■ PASSAGE SHOWN:
⟨

The protagonist spends almost the entire song perched on a barstool, though the lyrics suggest enough movement — smoking cigarettes, taking a shortcut to the jukebox, the woman’s memory running through his mind — to create a sense of activity.
“One of the great things about country music is how much action can happen in a five-foot radius,” quips Brad. “Whether it’s a dive bar or a trailer, boy, you can get a lot done.”
The group accomplished that while keeping just enough uncertainty in the lyrics that it requires multiple listens to fully understand some of the details. The breakup is laid out in the first verse, though never stated outright. And the reference to the barstool is the only direct indication that the singer is in a club.
“Our old publisher, Craig Wiseman, used to always tell us, ‘Don’t tell me how I feel. Paint a picture, and I’ll decide how I feel,’ ” notes Brett. “That was one of the greatest things we learned [during] the years when we were writing at Big Loud Shirt.”
Stevens produced the bones of a demo before the appointment was over with Hobby belting out a passionate vocal — so convincing that that same performance would become the basis for the final recording. No doubt that the power of that vocal helped sell the song to the rest of the band when Hobby played the demo for his mates on the bus outside a now-forgotten concert venue.

⟩

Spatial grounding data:

⟨

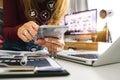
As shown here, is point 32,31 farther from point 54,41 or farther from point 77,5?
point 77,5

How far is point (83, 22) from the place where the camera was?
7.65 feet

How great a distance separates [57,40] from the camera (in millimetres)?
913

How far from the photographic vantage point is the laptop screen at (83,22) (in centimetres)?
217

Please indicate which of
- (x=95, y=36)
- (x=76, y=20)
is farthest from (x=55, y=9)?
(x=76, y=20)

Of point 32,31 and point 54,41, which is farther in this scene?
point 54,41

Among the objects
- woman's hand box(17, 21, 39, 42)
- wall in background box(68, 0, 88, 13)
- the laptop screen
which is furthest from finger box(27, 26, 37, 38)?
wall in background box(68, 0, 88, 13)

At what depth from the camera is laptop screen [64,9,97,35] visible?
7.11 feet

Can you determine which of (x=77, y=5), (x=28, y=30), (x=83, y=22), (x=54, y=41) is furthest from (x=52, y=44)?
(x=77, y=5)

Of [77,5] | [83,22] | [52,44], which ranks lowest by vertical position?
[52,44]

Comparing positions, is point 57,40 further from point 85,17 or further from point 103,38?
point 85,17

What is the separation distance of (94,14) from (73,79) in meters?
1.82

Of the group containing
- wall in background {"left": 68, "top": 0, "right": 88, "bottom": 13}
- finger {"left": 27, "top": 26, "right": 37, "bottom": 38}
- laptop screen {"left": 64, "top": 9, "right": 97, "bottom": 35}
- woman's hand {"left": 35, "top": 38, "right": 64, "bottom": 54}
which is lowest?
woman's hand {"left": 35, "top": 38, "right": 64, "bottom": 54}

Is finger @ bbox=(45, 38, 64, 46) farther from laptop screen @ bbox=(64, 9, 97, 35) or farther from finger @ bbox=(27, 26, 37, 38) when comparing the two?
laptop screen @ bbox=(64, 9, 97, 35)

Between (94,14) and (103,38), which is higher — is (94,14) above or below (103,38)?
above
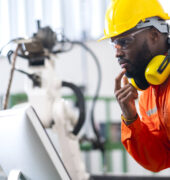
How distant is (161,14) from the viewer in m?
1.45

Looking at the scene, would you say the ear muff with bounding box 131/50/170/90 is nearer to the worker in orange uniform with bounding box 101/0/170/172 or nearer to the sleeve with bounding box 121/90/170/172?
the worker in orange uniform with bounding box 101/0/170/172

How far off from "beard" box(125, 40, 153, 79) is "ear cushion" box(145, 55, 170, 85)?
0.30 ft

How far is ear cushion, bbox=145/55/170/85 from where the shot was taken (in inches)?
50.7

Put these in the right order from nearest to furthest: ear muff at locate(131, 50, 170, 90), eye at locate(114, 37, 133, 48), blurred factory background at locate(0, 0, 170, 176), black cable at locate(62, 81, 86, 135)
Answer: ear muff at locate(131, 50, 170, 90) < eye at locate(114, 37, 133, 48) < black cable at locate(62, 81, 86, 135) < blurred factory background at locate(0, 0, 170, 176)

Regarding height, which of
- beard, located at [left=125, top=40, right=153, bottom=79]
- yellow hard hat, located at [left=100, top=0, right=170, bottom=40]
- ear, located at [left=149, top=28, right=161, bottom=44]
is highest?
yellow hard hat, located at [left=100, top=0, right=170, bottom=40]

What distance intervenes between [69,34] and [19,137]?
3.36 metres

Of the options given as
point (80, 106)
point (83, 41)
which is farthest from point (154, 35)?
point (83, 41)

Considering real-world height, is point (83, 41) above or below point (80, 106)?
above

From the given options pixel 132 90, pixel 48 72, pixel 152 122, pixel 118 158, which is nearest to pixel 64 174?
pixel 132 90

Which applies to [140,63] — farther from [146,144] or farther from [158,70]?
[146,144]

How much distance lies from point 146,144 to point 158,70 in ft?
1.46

⟩

■ PARTS OF THE EXERCISE:
**1.** In the passage about the song, where does the protagonist spend almost the entire song?
**2.** Please write out part of the passage about the song, beginning with "The group accomplished" and ending after "is in a club.".

■ ANSWERS TO EACH TASK:
**1.** Perched on a barstool.

**2.**
The group accomplished that while keeping just enough uncertainty in the lyrics that it requires multiple listens to fully understand some of the details. The breakup is laid out in the first verse, though never stated outright. And the reference to the barstool is the only direct indication that the singer is in a club.